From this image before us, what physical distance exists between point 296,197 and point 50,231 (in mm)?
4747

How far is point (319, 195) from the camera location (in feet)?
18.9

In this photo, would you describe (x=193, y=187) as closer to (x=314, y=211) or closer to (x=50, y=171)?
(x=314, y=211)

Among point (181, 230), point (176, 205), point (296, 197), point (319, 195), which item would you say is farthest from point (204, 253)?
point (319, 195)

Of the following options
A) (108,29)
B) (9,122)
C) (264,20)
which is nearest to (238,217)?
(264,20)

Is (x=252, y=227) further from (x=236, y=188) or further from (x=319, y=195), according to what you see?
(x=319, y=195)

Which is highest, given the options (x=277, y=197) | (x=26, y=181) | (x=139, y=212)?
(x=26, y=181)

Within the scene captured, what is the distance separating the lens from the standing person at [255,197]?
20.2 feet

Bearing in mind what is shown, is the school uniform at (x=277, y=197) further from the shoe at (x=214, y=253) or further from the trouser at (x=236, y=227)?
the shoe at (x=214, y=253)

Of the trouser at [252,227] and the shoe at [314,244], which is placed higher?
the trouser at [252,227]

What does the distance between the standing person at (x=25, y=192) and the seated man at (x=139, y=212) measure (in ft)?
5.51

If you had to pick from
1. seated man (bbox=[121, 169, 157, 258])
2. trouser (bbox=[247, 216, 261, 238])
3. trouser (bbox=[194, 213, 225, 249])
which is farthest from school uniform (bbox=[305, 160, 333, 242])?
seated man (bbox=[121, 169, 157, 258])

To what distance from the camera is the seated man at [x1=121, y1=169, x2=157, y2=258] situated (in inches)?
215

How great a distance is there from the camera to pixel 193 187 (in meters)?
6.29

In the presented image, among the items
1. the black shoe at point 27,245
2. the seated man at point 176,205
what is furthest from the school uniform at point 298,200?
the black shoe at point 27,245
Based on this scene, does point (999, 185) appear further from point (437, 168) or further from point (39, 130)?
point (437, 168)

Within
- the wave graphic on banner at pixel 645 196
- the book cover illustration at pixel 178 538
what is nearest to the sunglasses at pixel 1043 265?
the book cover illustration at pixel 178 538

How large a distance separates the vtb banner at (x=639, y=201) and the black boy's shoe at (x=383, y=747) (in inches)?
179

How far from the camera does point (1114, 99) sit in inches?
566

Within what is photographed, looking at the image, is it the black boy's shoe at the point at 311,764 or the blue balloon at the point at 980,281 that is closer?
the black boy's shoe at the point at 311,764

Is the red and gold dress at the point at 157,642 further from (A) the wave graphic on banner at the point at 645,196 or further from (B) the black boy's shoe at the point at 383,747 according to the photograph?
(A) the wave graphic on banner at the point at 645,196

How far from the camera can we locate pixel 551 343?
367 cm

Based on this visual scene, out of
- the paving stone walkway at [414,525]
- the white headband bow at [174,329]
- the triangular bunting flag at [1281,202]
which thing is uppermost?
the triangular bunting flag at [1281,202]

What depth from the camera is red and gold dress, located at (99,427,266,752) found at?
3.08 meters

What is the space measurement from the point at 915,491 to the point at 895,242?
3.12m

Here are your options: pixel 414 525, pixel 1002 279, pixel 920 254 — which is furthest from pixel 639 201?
------
Copy the data above in full, character for character.

From this image before us, what physical distance exists between point 296,197 and point 50,231 (in mm)?
4747

How far is point (319, 195) from the camera location (in feet)?
18.9

In this photo, would you describe (x=193, y=187) as closer to (x=314, y=211) or closer to (x=50, y=171)?
(x=314, y=211)

Among point (181, 230), point (176, 205), point (296, 197), point (319, 195), which item would you say is farthest from point (204, 253)?
point (319, 195)

Of the following options
A) (108,29)
B) (9,122)
C) (264,20)
which is nearest to (238,217)?
(264,20)

Is (x=252, y=227) further from (x=236, y=188) or further from (x=319, y=195), according to what you see?
(x=319, y=195)

Which is highest, given the options (x=277, y=197) | (x=26, y=181) | (x=139, y=212)?
(x=26, y=181)

Within the scene captured, what is the distance separating the lens from the standing person at [255,197]?
20.2 feet

Bearing in mind what is shown, is the school uniform at (x=277, y=197) further from the shoe at (x=214, y=253) or further from the trouser at (x=236, y=227)?
the shoe at (x=214, y=253)

Of the trouser at [252,227] and the shoe at [314,244], which is placed higher?
the trouser at [252,227]

What does the distance between the standing person at (x=25, y=192) and the seated man at (x=139, y=212) measure (in ft)?
5.51

If you had to pick from
1. seated man (bbox=[121, 169, 157, 258])
2. trouser (bbox=[247, 216, 261, 238])
3. trouser (bbox=[194, 213, 225, 249])
which is farthest from school uniform (bbox=[305, 160, 333, 242])?
seated man (bbox=[121, 169, 157, 258])

To what distance from the camera is the seated man at [x1=121, y1=169, x2=157, y2=258] situated (in inches)?
215

How great a distance is there from the camera to pixel 193 187 (in meters)?
6.29

In the presented image, among the items
1. the black shoe at point 27,245
2. the seated man at point 176,205
what is furthest from the school uniform at point 298,200?
the black shoe at point 27,245
Based on this scene, does point (999, 185) appear further from point (437, 168) or further from point (39, 130)?
point (437, 168)

Within
- the wave graphic on banner at pixel 645 196
- the book cover illustration at pixel 178 538
what is nearest to the sunglasses at pixel 1043 265?
the book cover illustration at pixel 178 538

How large a distance separates the vtb banner at (x=639, y=201) and the black boy's shoe at (x=383, y=747) (in inches)?
179

How far from the camera does point (1114, 99) sit in inches?
566

Within what is photographed, looking at the image, is it the black boy's shoe at the point at 311,764 or the blue balloon at the point at 980,281 that is closer?
the black boy's shoe at the point at 311,764

Is the red and gold dress at the point at 157,642 further from (A) the wave graphic on banner at the point at 645,196 or further from (B) the black boy's shoe at the point at 383,747 according to the photograph?
(A) the wave graphic on banner at the point at 645,196

How far from the camera can we locate pixel 551 343?
367 cm

Based on this visual scene, out of
- the paving stone walkway at [414,525]
- the white headband bow at [174,329]
- the triangular bunting flag at [1281,202]
which thing is uppermost?
the triangular bunting flag at [1281,202]

What depth from the camera is red and gold dress, located at (99,427,266,752) found at?
3.08 meters

What is the space measurement from the point at 915,491 to the point at 895,242?
3.12m

Here are your options: pixel 414 525, pixel 1002 279, pixel 920 254 — which is furthest from pixel 639 201?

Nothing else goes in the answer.